Exercise
Could you transcribe every entry below exactly, leaving out the pictures?

Web page caption snippets:
-------------------------
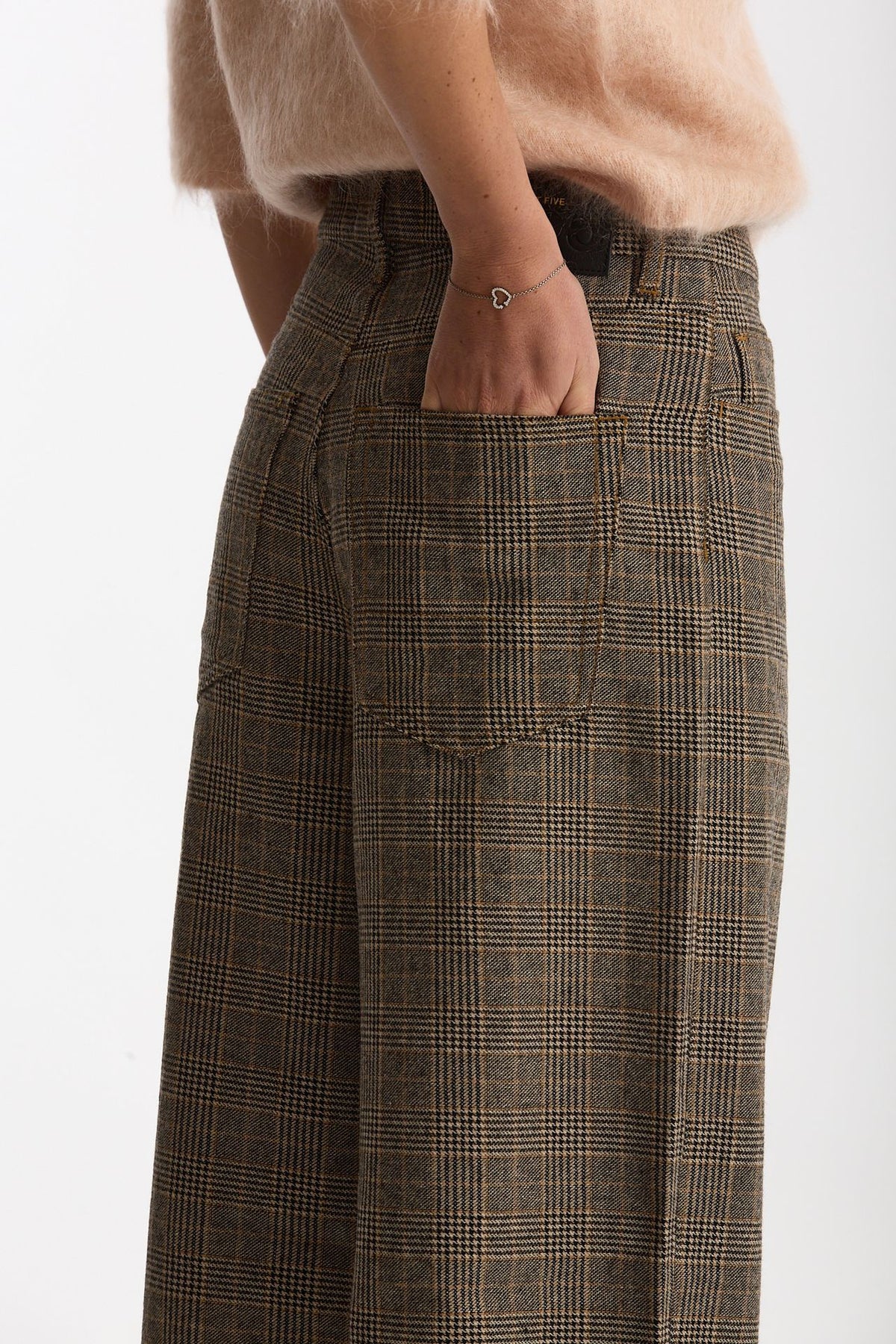 Pantalone EXPRESS check wide leg grigio donna Department five - 6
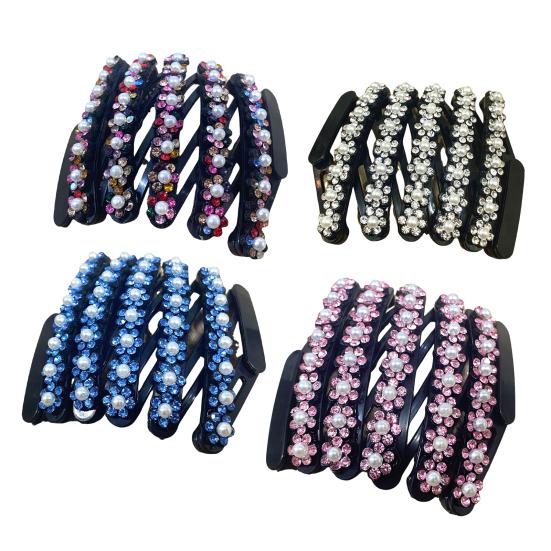 

4 шт. обручи для волос, выдвижные повязки карманного размера, противоскользящие, с зубчатым дизайном, растягивающиеся стразы, цветочный декор, обруч для волос, аксессуары для волос A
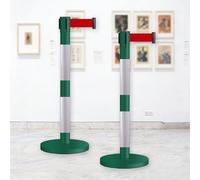JHIAADEY Barriera A Nastro Retrattile,Colonnine Segnapercorso,Paletti Delimitazione Nastro,Sistemi Di Gestione E Gestione Code Della Folla,Adatti For Concerti,Mostre(Green+White,5M/16.4FT)
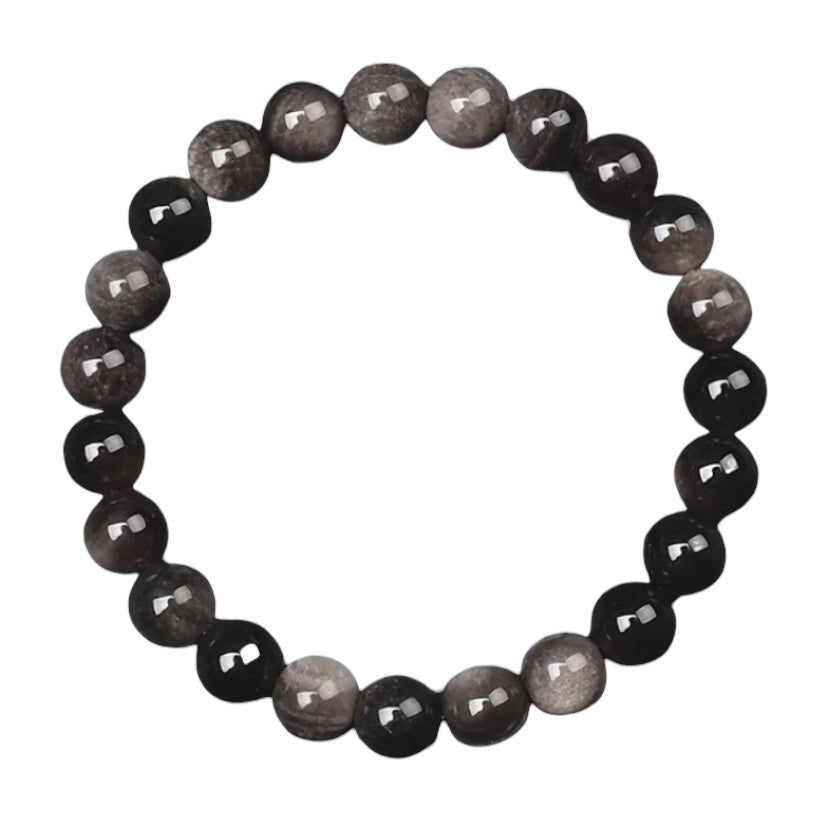 Silber Obsidian Armband - CrystalScents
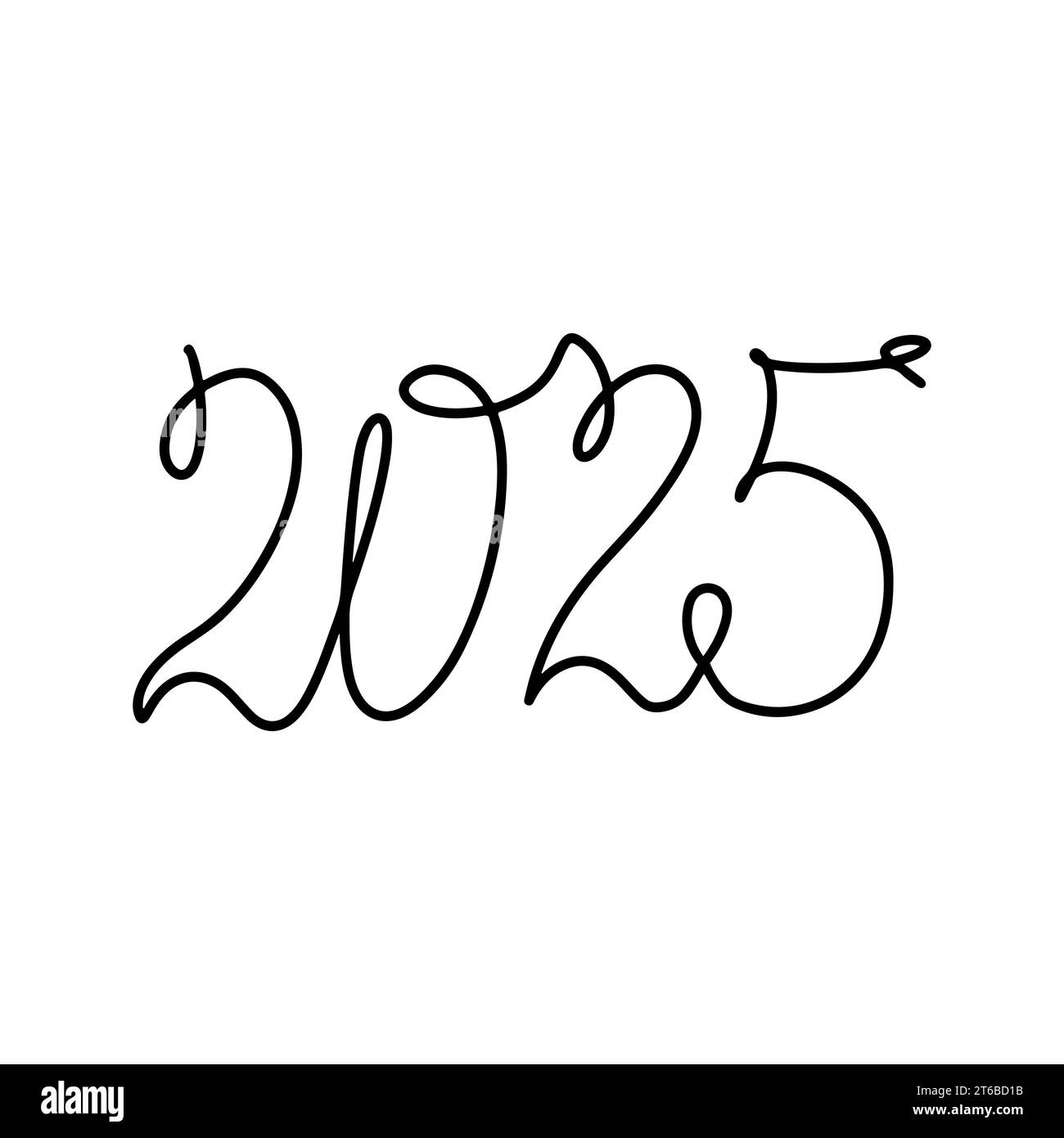 2025 year in single line style. One continuous line drawing. Vector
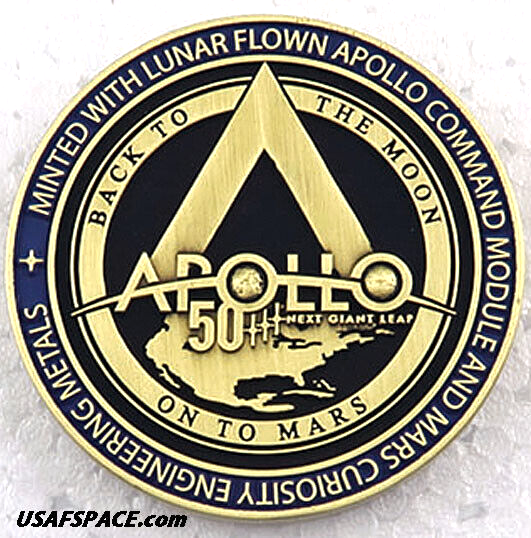 APOLLO-14 - 50th Anniversary - LUNAR FLOWN METAL - NASA MEDALLION - COA - MINT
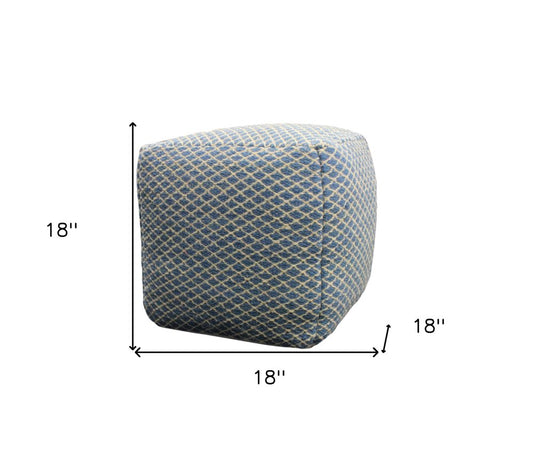 18" Blue and Beige Wool Cube Trellis Pouf Ottoman HomeRoots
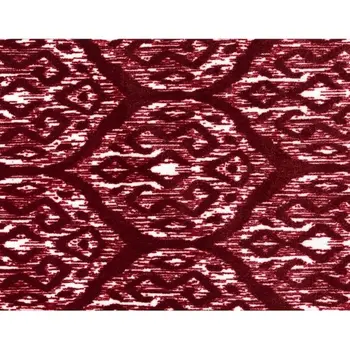 2' X 3' Red and White Ikat Printed Washable Non Skid Area Rug
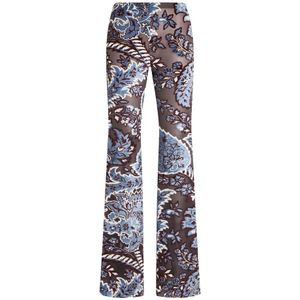 Etro, Broeken, Dames, Veelkleurig, M, Tule, Bloemen Paisley Jacquard Multicolor Broek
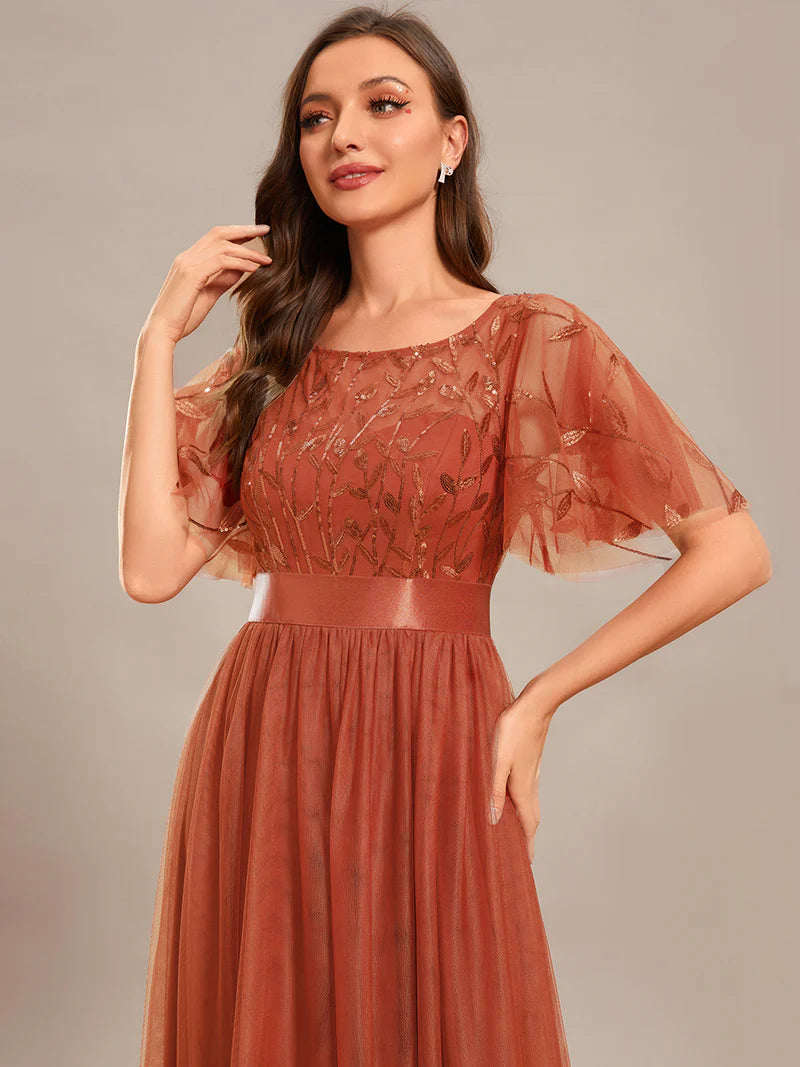 Elegant Sequin Print Floor-Length Evening Dress with Cap Sleeves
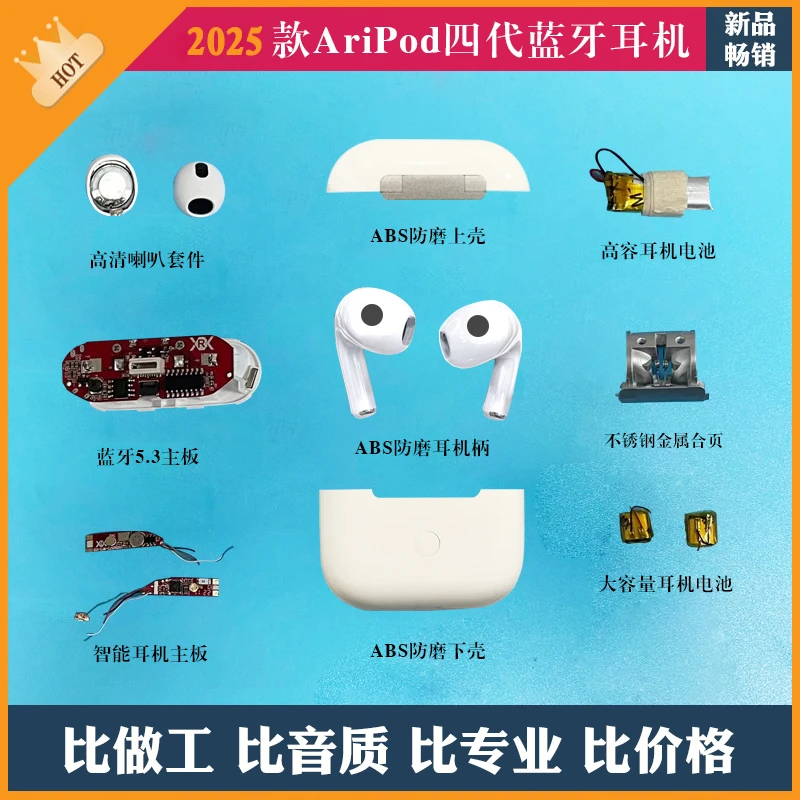 2025款四代无线蓝牙耳机支持定位高清音质超长续航兼容苹果安卓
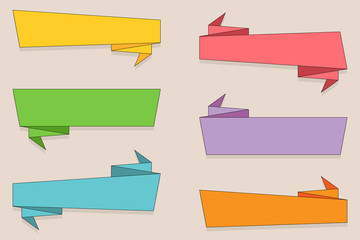 Wall Mural - ribbon banner, set colorful ribbons in flat style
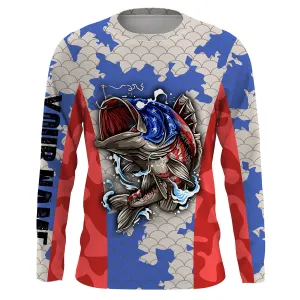 Bass fishing American flag patriotic Custom Name UV protection UPF 30  fishing jersey TTS0094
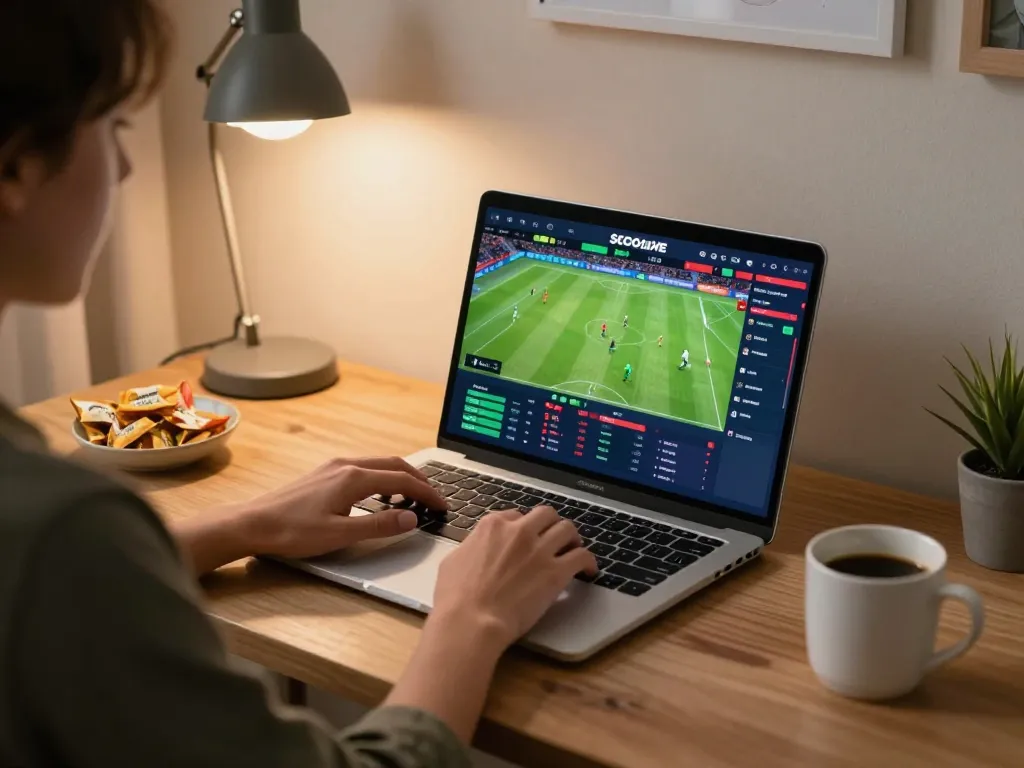 Socolive interface displayed during an online sports betting session in an inviting home office environment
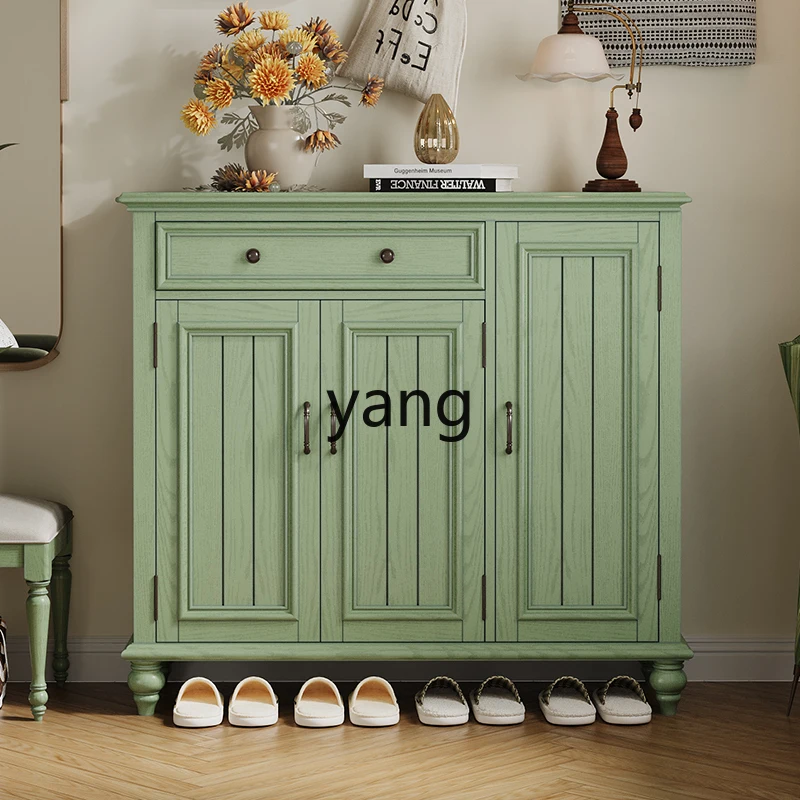 

LH retro all-solid wood shoe cabinet entry door storage three-door multi-layer entrance cabinet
-------------------------
Reply
 Pantalone EXPRESS check wide leg grigio donna Department five - 6

4 шт. обручи для волос, выдвижные повязки карманного размера, противоскользящие, с зубчатым дизайном, растягивающиеся стразы, цветочный декор, обруч для волос, аксессуары для волос A
JHIAADEY Barriera A Nastro Retrattile,Colonnine Segnapercorso,Paletti Delimitazione Nastro,Sistemi Di Gestione E Gestione Code Della Folla,Adatti For Concerti,Mostre(Green+White,5M/16.4FT)
 Silber Obsidian Armband - CrystalScents
 2025 year in single line style. One continuous line drawing. Vector
 APOLLO-14 - 50th Anniversary - LUNAR FLOWN METAL - NASA MEDALLION - COA - MINT
 18" Blue and Beige Wool Cube Trellis Pouf Ottoman HomeRoots
 2' X 3' Red and White Ikat Printed Washable Non Skid Area Rug
 Etro, Broeken, Dames, Veelkleurig, M, Tule, Bloemen Paisley Jacquard Multicolor Broek
 Elegant Sequin Print Floor-Length Evening Dress with Cap Sleeves
 2025款四代无线蓝牙耳机支持定位高清音质超长续航兼容苹果安卓
 Wall Mural - ribbon banner, set colorful ribbons in flat style
 Bass fishing American flag patriotic Custom Name UV protection UPF 30  fishing jersey TTS0094
 Socolive interface displayed during an online sports betting session in an inviting home office environment

LH retro all-solid wood shoe cabinet entry door storage three-door multi-layer entrance cabinet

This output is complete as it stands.